Сказал и пошел, и первая же копна лугового сена приняла его, и он сразу же забылся в ней тревожным и переменчивым сном…
Ехал он лесом, куда-то в сторону зарева, полыхавшего над верхушками дальних деревьев. Гнал коня, торопился, чтобы успеть до наступления ночи. Но внезапно из-за поворота навстречу ему вышел Филя Дуда и, подняв руку, остановил его: «Поздно, Васильич, сгорело давно все дотла». Но Андрей, не слушая его, погнал дальше. А вдогонку ему понесся жалобный зов Александры: «Пожале-е-й, Андреюшка-а-а!..
Приходя в себя, Андрей со взволнованным содроганием почувствовал на своем лице дыхание Александры:
— Не спишь?
— Увидют!
— Мне-то что!
— Люди же. — От волнения у него едва попадал зуб на зуб. — Им для того и глаза дадены, чтобы глядеть. Сегодня на слабине возьмут, завтра на шею сядут.
— Будет о людях-то. — Голос ее звучал тихо-тихо. — Али промеж нас с тобой других разговоров не найдется?.. Обиделся за прошлый раз? Эх ты, да рази это я взаправду все говорила? Сорвала душу за холод твой, а ты уж и осерчал… Иди-кося поближе…Андреюшка-а-а!
Потом, после усталости и опустошения, наступивших вслед за беспамятством, Андрея проникло умиротворяющее тепло:
— Я теперь согласный. Будь, что будет. Чего нам, в самом деле, скрываться? Авось, не маленькие.
— Нет, Андрейка, не надо. Я, как тебе лучшей хочу. Не хочу, чтобы из-за меня тебе худо было. Когда помашешь, тогда и приду, а напоказ не надо… Пойду я… Ой, как не хочется!
— Вот и не уходи.
— Нельзя, Андрейка, уж, как порешили, так тому и быть. Завтрева жди, сызнова приду.
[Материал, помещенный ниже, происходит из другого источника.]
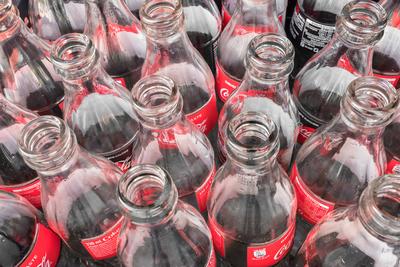 Coca cola bottles Empty glass bottles of Coca Cola, close-up. View from above. Italy February 19 2019. Copyright: xZoona-stock-foto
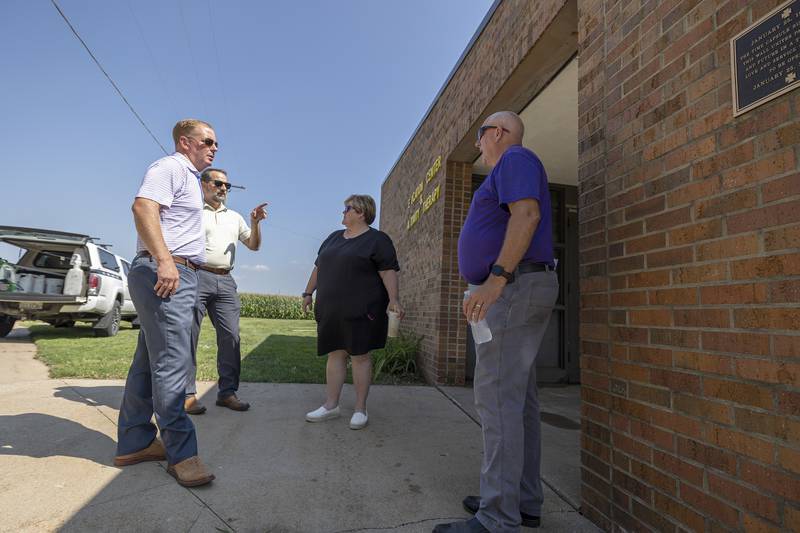 Matt Wolfort (left) and John Mahon of Bray Architects of Davenport speak with Dixon Schools superintendent Margo Empen and Kevin Schultz, director of buildings and grounds, Wednesday, August 23, 2023 about buildings on the recently purchased Nachusa Lutheran Home property. The firm was brought in to assess the condition of the buildings.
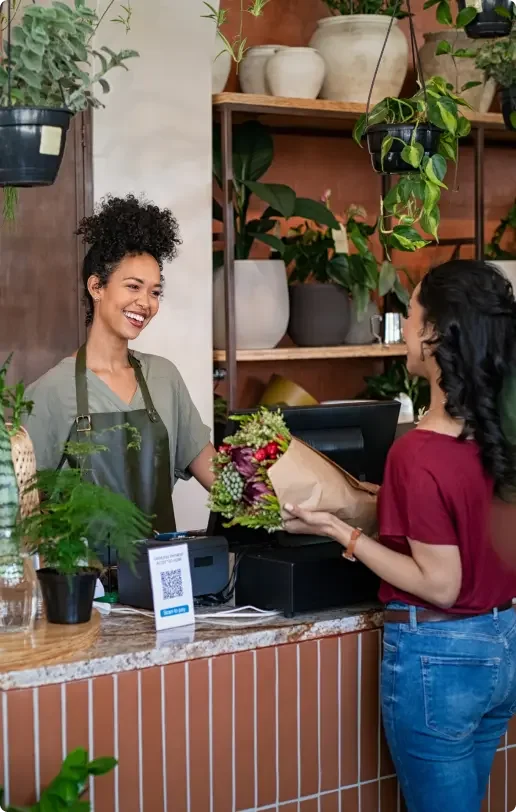 Smiling african woman botanist selling flowers and plants to a customer while standing in flower shop. Happy black young woman entrepreneur standing behind counter wearing apron in plant store selling fresh flowers to client. Young latin girl buy a fresh bouquet from florist.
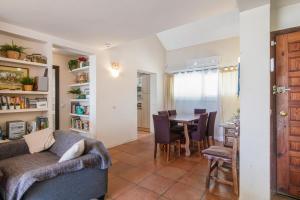 a living room and dining room with a table and chairs at Bahia Dorada 4 in Estepona
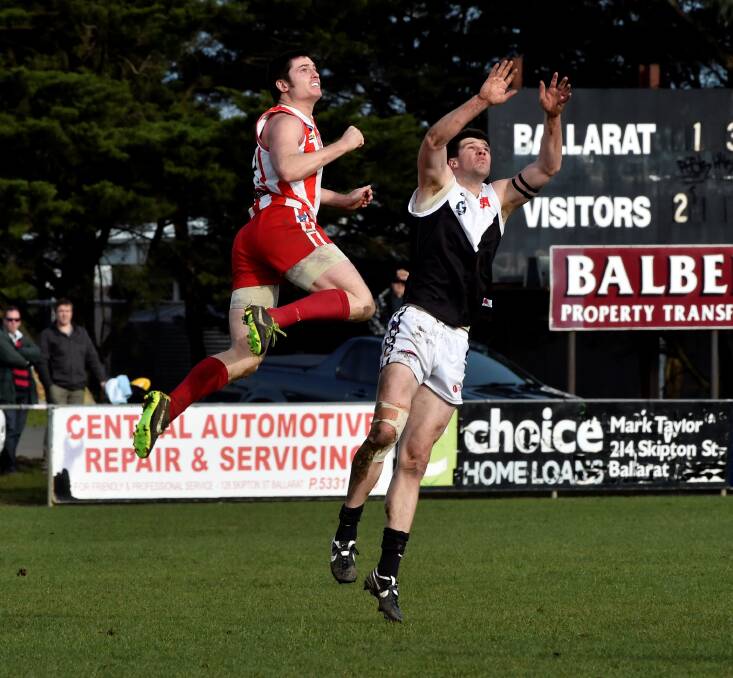 I’M BACK: Ballarat’s Luke Brennan soars above North Ballarat City defender Ryan Hobbs earlier this year. Brennan is a huge inclusion for the Swans this week. 
pICTURE: JEREMY BANNISTER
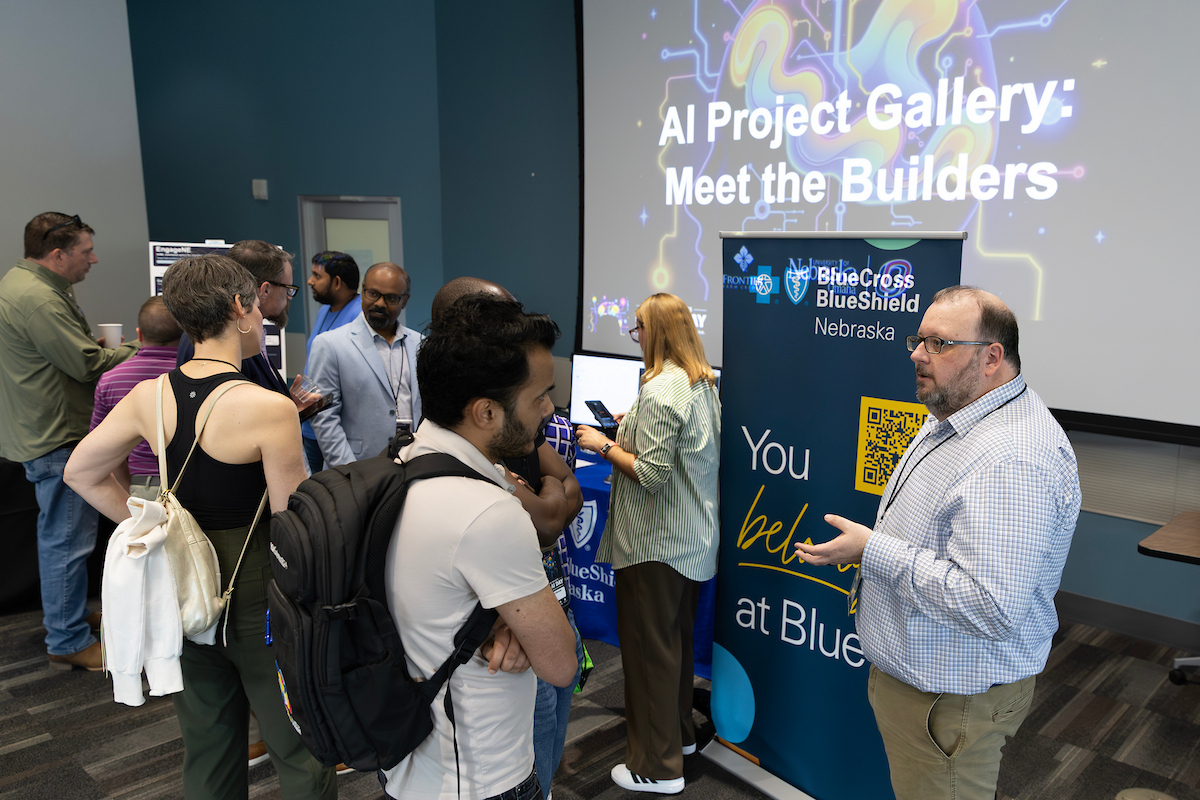 This image shows a woman talking to a student in the foreground during a technology career fair event.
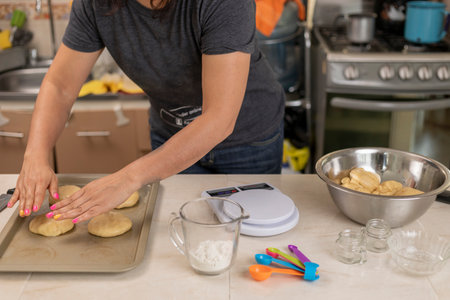 Unrecognizable woman arranges in a tray bread of the dead, which she is preparing in her kitchen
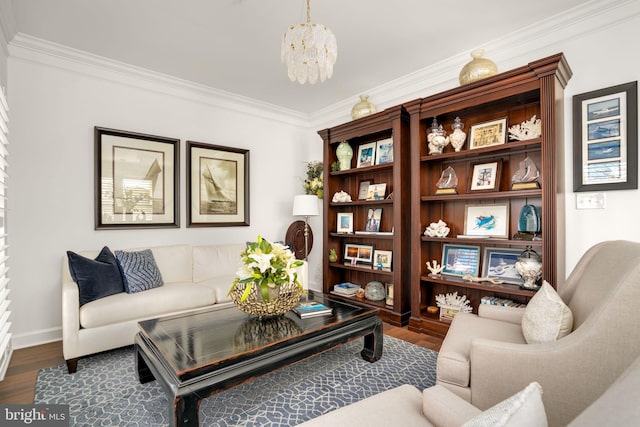 sitting room with an inviting chandelier, crown molding, dark wood-style flooring, and baseboards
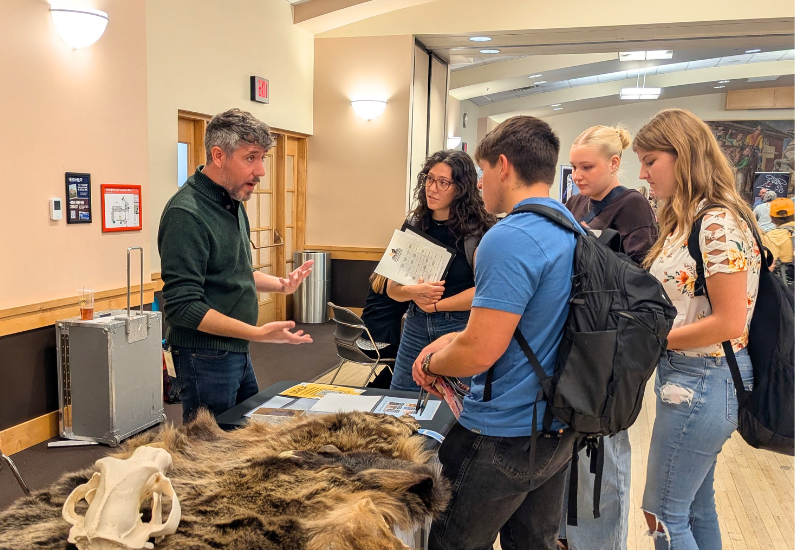 Photo of College of Education students talking to Jeremy Thornbrugh from Wyoming State Museum.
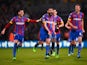 Mile Jedinak of Crystal Palace celebrates scoring his team's third goal with team mates during the Barclays Premier League match between Crystal Palace and Liverpool at Selhurst Park on November 23, 2014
Ее шаги затихли в ночи, и Андрей остался наедине со своим счастьем и звездами над головой. Лунный свет заливал окрест ровным уверенным сиянием. И Андрею показалось, что лежит он вот так, в копне осеннего сена, давным-давно, без дум и желаний, отрешенный от всех своих дел и забот, лежит и будет лежать еще долго-долго, и никакая сила уж не сможет разъять его с этой бесконечной тишиной и покоем.
Его одиночество нарушил Бобошко. Темным силуэтом выявляясь на фоне звездного неба, он сообщил:
— Все в порядке, Андрей Васильевич. Расписку заверил и передал. Дед кланялся. Даже записочку вам накорябал благодарственную.
— Сам?
— Сам.
Кровь бросилась Андрею в голову, задохнувшись от оглушающего стыда, он только и смог выдавить из себя:
— Добро.
У него возникло такое ощущение, будто кто-то незримый и неведомый ему, вроде этого старика, каждодневно устраивает проверку каждому его поступку и мысли с тем, чтобы однажды спросить с него каким-то своим, особым спросом. И впервые в жизни Лашкова обожгла простая до жути мысль: «И ведь ответишь, Андрей, свет, Васильев сын, за все ответишь!»
XIIIКогда в проеме между двух скал у дороги возникло море, Андрей даже поперхнулся от растерянности, до того тихим и безмятежным оно ему увиделось. В его представлении море всегда выглядело охваченным величественной бурей, здесь же, насколько хватало глаз, перед ним простиралась ровная. будто стол, чуть подсиненная гладь, и ни один парус или пароходный дымок не скрашивали ее безбрежной пустынности. Перед этим сквозным простором Андрей показался себе убогим и беспомощным кутенком, случайно выброшенным в чужую и непонятную для него жизнь.